**ESTRATTO DELLA PAGINA**

..........

Importante è poi ricordare, per un uso prolungato di flunarizina, la comparsa
di sintomi extrapiramidali, per cui tale trattamento è sconsigliato negli
anziani. Un altro possibile effetto collaterale che deve essere previsto dal
medico, è l'insorgenza di crisi dislettiche in corso di trattamento con
fenotiazine e butirrofenoni talora anche in dosi modeste. Comunque queste
possono essere neutralizzate dalla somministrazione per via endovenosa di
diazepam.
Il
capitolo delle vertigini rappresenta una sintesi difficile di patologie di
interesse multidisciplinare, ma al tempo stesso costituisce una parte della
medicina pratica che non può essere misconosciuta dal medico di base. Molte
sono le condizioni infatti che fanno riferire al medico la vertigine come primo
ed unico sintomo da parte dei malati. La sua presenza spesso viene mal riferita
ed il medico può non dare la giusta importanza a questo segno per la facilità
con cui viene riportato anche da pazienti con una sintomatologia prettamente
psichica o la frequenza con la quale di esso si abusa a scopo di risarcimento,
indennizzo o richieste di invalidità.
È quindi necessario approfondire sempre l'osservazione clinica e
strumentale di questi malati prima di negare l'esistenza di una vertigine. La
diversità delle manifestazioni tra soggetto e soggetto impone anche una
diagnosi differenziale tra i vari tipi di vertigine e altre turbe del controllo
motorio, quali l'atassia, l'incoordinazione motoria e i disturbi del tono
muscolare ed anche con gli attacchi ischemici transitori.
Pur
avendo a disposizione differenti farmaci non sempre è facile la scelta e non
sempre è prevedibile o sicuro il risultato, è quindi prudente valutarne la
risposta prima di attuare un trattamento cronico anche per la possibilità di
insorgenza di effetti collaterali sgraditi. Non sempre comunque è la vertigine
come tale che deve essere trattata bensì la patologia che ne sta alla base.
Infine,
di fronte ad un malato che presenta una sindrome vertiginosa è necessario
considerare prima del sintomo la persona e l'eventuale patologia in essa
presente per la quale la vertigine non è altro che il sintomo spia.
Riteniamo
utile alla completezza del capitolo sulle vertigini aggiungere una breve sintesi
di ciò che può essere osservato nell'anziano. È infatti abituale per il medico pratico imbattersi
nel sintomo vertigine nel caso di pazienti anziani e di dover impostare un
trattamento spesso sulla base di un sintomo difficilmente obiettivabile anche
con esami strumentali specifici.
La
vertigine si può manifestare nell'anziano soggettivamente come instabilità
della postura, disorientamento spaziale e sensazione di rotazione o capogiro,
sintomi questi che possono creare notevole disagio per il paziente.
L'incidenza
della vertigine in questa fascia d'età è molto elevata, intorno al 50-60% e
sembra prevalere nel sesso femminile. La possibilità conseguente di cadute
impone una considerazione attenta da parte del medico. Varie sono le condizioni
che nell'anziano possono causare questa sintomatologia.

..........

**CONSEGNA A**
Trascrivi dal brano sulle vertigini la parte tra "È quindi necessario" e "attacchi ischemici transitori.", estremi inclusi.
**CONSEGNA B**
Rispondi alle domande seguenti in base al brano sulle vertigini:
(i) Quali sintomi possono comparire con un uso prolungato di flunarizina?
(ii) Quale farmaco, dato per via endovenosa, può neutralizzare le crisi dislettiche?
(iii) Quanto è alta l'incidenza della vertigine negli anziani?

**VOCI FORNITE**
..........

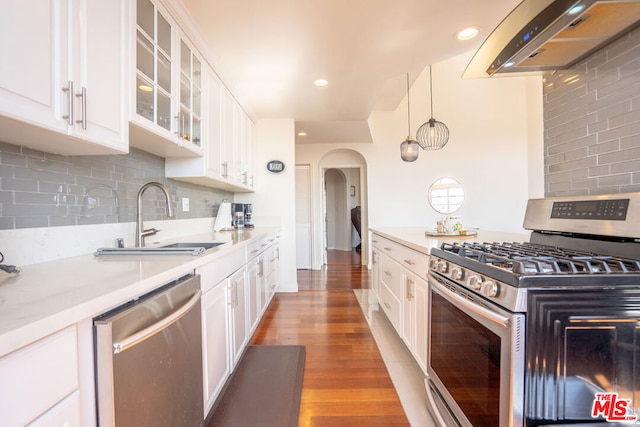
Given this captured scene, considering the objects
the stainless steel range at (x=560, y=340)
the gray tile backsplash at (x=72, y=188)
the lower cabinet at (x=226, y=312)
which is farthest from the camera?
the lower cabinet at (x=226, y=312)

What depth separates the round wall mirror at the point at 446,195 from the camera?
18.8 feet

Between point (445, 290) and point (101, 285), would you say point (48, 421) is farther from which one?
point (445, 290)

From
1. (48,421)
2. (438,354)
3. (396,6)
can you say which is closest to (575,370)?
(438,354)

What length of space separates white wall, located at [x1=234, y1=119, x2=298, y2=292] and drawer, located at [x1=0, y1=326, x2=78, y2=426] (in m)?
3.36

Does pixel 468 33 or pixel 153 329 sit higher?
pixel 468 33

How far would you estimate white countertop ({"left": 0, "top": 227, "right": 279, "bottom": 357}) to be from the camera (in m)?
0.57

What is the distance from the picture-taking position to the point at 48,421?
60 centimetres

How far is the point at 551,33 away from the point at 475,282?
1.00 metres

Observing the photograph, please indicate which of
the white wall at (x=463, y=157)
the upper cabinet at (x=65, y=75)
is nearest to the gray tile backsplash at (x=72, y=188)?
the upper cabinet at (x=65, y=75)

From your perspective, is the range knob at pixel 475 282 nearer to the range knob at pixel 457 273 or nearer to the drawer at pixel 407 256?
the range knob at pixel 457 273

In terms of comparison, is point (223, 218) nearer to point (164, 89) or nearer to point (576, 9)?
point (164, 89)

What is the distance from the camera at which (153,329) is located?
0.91 meters

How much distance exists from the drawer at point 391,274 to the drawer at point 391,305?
0.19 ft

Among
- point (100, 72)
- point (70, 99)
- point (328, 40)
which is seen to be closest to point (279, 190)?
point (328, 40)
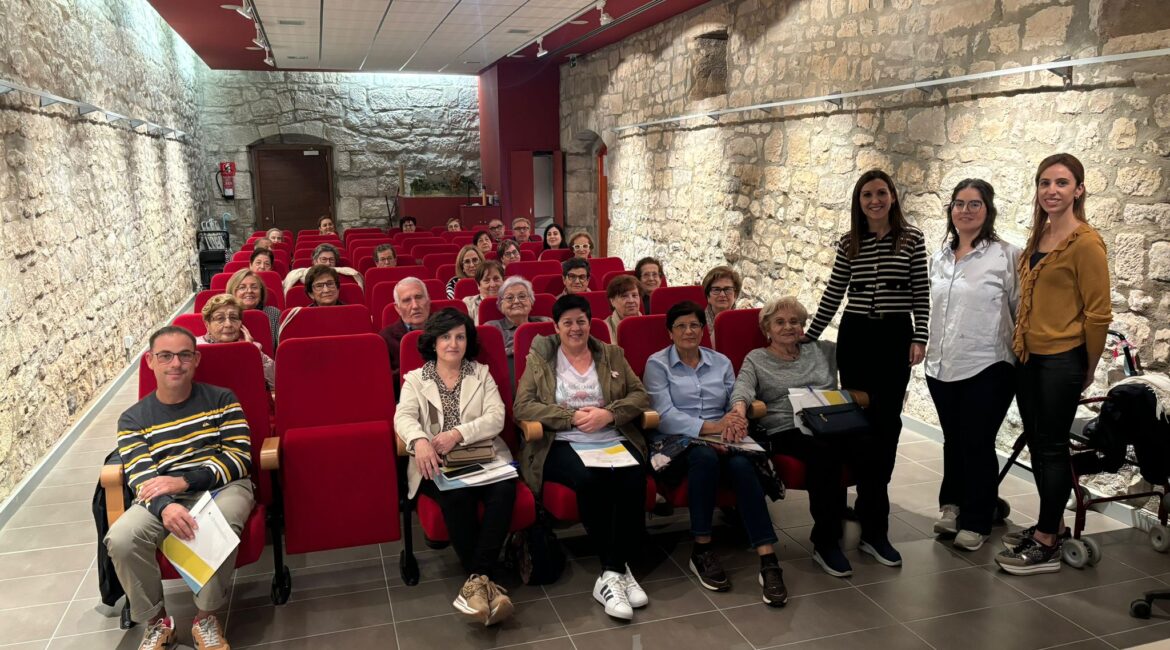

..........

**SOLUZIONE A**
È quindi necessario approfondire sempre l'osservazione clinica e
strumentale di questi malati prima di negare l'esistenza di una vertigine. La
diversità delle manifestazioni tra soggetto e soggetto impone anche una
diagnosi differenziale tra i vari tipi di vertigine e altre turbe del controllo
motorio, quali l'atassia, l'incoordinazione motoria e i disturbi del tono
muscolare ed anche con gli attacchi ischemici transitori.

**SOLUZIONE B**
(i) Sintomi extrapiramidali.
(ii) Il diazepam.
(iii) Intorno al 50-60%.